Silence is Golden
Imagine that you wanted to foster among the public and the press the impression that Christians are ignorant, mean-spirited buffoons. How might you go about it, were you a clever person? Rather than attack Christians directly, you might instead find yourself a puffed-up, theologically ignorant preacher, and give him a nationally televised cable program focused on current events. Maybe you'd even have him run for president a few times, so everyone could enjoy his ill-considered ruminations, delivered in the smarmy, self-righteous tones of a Hollywood actor doing an over-the-top impression of a Christian. You might invent, in other words, Pat Robertson.
Now the right reverend Robertson delivers us his 2007 prediction, straight, he says, from the lips of the Almighty: a terrorist attack on U.S. soil that will yield "mass killing." Scary indeed. The problem is, Robertson often gets it wrong. In 2006 he predicted that storms and "possibly" a tsunami would batter the U.S. coasts. In 2005 he prophesied Social Security reform. (I am not making this up.) "I have a relatively good track record," Robertson says, but "sometimes I miss."

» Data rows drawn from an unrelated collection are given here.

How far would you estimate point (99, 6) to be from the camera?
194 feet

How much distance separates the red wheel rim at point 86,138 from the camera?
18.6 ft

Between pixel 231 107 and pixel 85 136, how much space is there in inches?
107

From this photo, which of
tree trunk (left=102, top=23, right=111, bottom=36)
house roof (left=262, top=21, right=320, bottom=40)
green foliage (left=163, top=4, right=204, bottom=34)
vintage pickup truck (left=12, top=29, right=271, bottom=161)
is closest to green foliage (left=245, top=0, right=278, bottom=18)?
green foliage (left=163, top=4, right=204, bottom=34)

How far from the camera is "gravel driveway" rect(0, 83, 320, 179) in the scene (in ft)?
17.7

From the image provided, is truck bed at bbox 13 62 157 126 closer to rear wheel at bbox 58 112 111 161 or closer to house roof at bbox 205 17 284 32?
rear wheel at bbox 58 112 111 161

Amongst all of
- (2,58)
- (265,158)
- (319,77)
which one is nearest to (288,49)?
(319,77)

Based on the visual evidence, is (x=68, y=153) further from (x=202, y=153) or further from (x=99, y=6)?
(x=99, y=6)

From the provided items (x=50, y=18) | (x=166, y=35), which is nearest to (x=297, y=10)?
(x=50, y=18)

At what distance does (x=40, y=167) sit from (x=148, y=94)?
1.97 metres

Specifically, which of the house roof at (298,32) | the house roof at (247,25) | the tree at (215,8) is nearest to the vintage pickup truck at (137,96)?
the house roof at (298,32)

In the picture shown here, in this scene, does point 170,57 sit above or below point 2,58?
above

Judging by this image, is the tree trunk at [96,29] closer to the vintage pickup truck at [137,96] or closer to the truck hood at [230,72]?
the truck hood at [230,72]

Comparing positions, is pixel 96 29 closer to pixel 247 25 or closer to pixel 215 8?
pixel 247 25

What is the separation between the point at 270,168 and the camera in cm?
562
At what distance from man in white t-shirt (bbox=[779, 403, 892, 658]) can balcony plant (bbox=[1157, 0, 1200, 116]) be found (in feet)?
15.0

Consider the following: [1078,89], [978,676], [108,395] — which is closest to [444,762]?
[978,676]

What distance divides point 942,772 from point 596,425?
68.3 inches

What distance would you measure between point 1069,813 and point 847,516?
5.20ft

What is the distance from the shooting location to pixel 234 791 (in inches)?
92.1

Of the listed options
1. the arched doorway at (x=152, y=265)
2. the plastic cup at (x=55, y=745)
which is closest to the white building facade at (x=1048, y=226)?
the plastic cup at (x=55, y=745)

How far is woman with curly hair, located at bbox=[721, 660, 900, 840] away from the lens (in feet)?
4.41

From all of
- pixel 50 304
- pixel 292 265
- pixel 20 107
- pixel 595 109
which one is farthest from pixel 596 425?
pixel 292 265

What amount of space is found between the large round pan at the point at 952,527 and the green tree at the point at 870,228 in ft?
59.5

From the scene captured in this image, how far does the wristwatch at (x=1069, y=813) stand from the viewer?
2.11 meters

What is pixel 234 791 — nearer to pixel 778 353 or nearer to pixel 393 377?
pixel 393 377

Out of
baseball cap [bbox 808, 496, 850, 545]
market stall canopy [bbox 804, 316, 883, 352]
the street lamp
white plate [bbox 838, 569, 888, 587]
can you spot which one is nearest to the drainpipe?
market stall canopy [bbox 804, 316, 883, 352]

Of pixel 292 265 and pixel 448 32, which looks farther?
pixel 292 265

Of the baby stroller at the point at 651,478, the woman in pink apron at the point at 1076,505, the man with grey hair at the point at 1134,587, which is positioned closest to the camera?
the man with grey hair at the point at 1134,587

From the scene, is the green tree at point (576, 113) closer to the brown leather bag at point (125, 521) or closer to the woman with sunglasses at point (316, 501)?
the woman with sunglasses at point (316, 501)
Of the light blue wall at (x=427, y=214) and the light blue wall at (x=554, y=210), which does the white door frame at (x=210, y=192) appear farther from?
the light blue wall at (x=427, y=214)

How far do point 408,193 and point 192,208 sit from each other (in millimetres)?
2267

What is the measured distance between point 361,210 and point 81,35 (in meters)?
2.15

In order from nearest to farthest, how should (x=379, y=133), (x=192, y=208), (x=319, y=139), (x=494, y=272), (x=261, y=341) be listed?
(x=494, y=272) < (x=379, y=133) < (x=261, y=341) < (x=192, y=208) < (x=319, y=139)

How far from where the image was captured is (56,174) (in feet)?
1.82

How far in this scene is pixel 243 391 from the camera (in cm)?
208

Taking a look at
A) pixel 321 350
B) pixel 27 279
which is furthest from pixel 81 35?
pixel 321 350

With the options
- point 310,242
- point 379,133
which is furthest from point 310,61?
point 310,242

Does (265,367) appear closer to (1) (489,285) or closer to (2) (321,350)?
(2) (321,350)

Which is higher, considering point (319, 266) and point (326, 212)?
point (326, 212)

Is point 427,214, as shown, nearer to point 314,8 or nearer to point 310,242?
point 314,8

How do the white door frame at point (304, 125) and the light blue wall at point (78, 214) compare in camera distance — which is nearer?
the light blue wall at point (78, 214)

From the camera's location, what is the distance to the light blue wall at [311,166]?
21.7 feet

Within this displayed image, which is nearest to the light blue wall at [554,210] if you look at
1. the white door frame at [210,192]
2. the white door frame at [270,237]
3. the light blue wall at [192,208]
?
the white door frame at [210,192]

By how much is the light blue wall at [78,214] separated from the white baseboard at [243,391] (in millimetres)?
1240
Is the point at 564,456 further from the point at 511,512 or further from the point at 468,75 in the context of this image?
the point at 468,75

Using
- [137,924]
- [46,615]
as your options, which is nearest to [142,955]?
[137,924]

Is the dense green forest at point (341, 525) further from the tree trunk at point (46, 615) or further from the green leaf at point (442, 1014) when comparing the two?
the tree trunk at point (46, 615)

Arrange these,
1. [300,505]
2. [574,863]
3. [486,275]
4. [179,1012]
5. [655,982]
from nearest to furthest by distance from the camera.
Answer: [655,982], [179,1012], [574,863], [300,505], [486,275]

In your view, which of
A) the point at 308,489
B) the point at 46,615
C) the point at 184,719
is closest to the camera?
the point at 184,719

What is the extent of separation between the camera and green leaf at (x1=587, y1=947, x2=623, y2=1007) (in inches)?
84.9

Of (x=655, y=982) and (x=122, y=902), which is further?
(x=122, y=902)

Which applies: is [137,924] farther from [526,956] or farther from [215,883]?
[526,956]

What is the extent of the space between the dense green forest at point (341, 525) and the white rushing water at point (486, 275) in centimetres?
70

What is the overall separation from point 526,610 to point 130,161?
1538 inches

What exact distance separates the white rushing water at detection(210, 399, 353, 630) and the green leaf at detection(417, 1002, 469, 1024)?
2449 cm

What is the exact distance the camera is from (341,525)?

This is a fascinating admission, for those of us who bother to read the Bible, because it turns out that the good Lord anticipated the likes of Robertson. To wit, Deuteronomy 18:21-22: "You may say to yourselves, 'How can we know when a message has not been spoken by the LORD ?' If what a prophet proclaims in the name of the LORD does not take place or come true, that is a message the LORD has not spoken. That prophet has spoken presumptuously. Do not be afraid of him."
Unfortunately for Pat, the Bible also calls for false prophets to be put to death. Robertson, you might recall, is a bit harsh toward those he perceives to be outside God's favor. He famously claimed that Ariel Sharon's stroke was a punishment from God, that Hurricane Katrina was God's judgment (raising the question: are Hugh Hefner's live-in girlfriends evidence of God's blessing?), and that tinpot dictator Hugo Chavez ought to be assassinated.
I wonder how he might respond to the news of his own Old Testament-mandated execution for being a false prophet. Fortunately, true Christian teaching asks us to extend grace and mercy even toward those who deny it to others.
Still, it would be nice if he would pay a little more attention to the book of Job: "Men listened to me expectantly, waiting in silence for my counsel." If only.